* [Excerpted data]:
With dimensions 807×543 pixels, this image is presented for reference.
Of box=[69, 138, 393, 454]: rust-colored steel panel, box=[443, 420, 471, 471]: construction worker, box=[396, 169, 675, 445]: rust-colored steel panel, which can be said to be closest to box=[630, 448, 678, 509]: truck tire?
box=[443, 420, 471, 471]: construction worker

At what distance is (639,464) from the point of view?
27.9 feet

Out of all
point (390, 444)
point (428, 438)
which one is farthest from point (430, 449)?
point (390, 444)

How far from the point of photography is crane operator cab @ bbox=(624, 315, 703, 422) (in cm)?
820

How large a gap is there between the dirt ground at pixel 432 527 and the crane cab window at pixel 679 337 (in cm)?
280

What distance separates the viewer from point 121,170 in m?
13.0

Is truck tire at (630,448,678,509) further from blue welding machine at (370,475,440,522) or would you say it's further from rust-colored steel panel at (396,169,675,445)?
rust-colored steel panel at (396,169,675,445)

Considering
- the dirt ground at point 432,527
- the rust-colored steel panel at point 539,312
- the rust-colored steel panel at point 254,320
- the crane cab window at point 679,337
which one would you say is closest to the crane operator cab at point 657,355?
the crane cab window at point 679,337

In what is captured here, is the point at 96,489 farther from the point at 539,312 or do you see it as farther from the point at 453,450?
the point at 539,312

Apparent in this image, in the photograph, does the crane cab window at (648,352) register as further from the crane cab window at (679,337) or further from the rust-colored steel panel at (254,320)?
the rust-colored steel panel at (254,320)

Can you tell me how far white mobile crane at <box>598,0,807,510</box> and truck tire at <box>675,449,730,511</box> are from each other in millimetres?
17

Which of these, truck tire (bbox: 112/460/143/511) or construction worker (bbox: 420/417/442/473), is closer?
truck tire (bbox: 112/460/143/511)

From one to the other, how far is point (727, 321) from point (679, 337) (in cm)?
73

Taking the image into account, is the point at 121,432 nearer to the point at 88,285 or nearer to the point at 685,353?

* [Challenge]: Find each line of the records above that contains the string "window" and copy those lines out in full. Matching is case-sensitive.

* [Final result]:
How large a gap is there between the dirt ground at pixel 432 527 and the crane cab window at pixel 679 337 (in cm)?
- the crane cab window at point 679,337
the crane cab window at point 679,337
Apparent in this image, in the photograph, does the crane cab window at (648,352) register as further from the crane cab window at (679,337) or further from the rust-colored steel panel at (254,320)?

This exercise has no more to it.